DATA SHOWN →

::::::::

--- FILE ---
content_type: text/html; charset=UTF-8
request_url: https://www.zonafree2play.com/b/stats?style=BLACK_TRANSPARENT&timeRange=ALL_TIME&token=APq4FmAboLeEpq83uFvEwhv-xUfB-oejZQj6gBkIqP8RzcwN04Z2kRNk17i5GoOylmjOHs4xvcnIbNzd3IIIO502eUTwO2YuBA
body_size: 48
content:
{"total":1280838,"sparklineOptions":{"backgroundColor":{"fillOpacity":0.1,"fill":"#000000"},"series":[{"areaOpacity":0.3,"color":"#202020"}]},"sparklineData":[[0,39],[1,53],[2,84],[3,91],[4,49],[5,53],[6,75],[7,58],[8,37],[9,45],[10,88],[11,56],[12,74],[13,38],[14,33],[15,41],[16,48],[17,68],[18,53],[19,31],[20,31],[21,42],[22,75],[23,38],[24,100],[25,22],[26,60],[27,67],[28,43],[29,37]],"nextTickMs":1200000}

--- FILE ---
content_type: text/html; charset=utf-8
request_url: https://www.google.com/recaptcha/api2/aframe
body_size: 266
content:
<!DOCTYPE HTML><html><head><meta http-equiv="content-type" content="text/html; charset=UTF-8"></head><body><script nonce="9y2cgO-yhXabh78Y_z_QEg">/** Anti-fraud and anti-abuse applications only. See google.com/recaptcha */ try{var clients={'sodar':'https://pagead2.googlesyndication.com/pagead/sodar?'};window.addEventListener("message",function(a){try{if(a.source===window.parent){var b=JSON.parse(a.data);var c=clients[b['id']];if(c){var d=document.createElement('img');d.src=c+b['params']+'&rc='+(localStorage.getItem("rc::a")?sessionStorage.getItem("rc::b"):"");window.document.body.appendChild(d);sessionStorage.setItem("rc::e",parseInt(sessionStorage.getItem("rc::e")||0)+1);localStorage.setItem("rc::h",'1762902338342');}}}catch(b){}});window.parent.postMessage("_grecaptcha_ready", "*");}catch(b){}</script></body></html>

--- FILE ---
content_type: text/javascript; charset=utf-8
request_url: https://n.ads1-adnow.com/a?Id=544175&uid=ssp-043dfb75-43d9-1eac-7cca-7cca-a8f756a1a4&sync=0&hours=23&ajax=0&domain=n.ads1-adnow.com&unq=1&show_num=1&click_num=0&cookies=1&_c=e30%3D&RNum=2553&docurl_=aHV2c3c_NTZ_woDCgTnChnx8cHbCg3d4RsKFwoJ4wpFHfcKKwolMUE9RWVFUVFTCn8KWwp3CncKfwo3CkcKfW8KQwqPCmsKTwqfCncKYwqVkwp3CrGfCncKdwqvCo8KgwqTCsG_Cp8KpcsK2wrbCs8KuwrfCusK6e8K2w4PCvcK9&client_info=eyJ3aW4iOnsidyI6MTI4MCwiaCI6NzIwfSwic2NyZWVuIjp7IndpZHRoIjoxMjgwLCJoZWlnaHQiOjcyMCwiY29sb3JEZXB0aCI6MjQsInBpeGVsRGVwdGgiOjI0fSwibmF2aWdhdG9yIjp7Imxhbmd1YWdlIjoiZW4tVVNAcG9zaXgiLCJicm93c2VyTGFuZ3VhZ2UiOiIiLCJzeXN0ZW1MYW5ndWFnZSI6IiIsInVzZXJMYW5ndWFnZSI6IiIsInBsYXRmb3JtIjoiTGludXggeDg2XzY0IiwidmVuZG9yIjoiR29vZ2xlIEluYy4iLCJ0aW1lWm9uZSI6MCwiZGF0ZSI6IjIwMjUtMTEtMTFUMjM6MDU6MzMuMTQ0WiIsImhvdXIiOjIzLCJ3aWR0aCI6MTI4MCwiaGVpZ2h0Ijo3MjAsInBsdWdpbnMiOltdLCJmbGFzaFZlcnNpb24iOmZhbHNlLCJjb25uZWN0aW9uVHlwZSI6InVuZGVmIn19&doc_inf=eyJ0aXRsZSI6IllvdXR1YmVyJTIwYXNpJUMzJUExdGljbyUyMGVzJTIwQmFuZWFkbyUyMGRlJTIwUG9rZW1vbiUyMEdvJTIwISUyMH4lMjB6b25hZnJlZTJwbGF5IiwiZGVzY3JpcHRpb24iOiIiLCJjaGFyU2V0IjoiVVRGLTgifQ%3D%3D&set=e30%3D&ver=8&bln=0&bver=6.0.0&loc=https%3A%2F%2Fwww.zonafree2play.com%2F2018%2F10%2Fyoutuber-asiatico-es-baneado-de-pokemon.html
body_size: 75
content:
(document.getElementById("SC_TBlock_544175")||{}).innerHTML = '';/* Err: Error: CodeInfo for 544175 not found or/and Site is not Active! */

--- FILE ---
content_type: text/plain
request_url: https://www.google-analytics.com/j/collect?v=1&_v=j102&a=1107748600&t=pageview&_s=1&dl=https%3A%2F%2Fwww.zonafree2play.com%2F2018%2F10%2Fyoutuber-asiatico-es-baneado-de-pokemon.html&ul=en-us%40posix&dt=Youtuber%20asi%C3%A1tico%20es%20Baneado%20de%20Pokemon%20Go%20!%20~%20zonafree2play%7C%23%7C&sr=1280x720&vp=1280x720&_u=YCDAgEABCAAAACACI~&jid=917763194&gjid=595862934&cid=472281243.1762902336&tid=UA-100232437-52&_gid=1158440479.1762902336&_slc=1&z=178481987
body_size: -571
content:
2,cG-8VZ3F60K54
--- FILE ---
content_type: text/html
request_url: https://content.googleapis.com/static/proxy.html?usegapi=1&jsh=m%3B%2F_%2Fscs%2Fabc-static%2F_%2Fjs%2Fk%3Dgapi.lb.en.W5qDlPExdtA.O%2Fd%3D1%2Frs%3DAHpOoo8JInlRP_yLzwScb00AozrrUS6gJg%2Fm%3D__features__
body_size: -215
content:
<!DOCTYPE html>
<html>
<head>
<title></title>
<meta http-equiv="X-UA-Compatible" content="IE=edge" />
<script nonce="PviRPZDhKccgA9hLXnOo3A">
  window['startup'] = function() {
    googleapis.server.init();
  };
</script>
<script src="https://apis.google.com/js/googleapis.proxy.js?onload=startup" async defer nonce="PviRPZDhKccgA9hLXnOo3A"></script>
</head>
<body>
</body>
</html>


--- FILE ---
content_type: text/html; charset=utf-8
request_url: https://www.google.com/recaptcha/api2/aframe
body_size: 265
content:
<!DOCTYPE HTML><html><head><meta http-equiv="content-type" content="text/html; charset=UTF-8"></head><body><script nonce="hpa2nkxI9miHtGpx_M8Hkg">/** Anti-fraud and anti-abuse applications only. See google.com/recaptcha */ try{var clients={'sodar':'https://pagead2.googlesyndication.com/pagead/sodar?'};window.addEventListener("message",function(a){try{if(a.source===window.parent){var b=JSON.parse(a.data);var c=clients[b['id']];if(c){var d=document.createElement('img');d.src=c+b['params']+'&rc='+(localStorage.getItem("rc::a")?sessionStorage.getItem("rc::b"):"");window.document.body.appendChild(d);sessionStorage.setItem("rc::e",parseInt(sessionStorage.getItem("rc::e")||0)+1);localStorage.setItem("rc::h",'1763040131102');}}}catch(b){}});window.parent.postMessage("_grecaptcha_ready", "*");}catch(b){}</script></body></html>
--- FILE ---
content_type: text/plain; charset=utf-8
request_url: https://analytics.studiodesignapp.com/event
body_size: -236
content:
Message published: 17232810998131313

::::::::

TASK DETAILS →
Only what runs from the line containing "content_type: text/plain; charset=utf-8" through the final line of the entries above belongs in the answer, restated exactly.

SOLUTION →
content_type: text/plain; charset=utf-8
request_url: https://analytics.studiodesignapp.com/event
body_size: -236
content:
Message published: 17232810998131313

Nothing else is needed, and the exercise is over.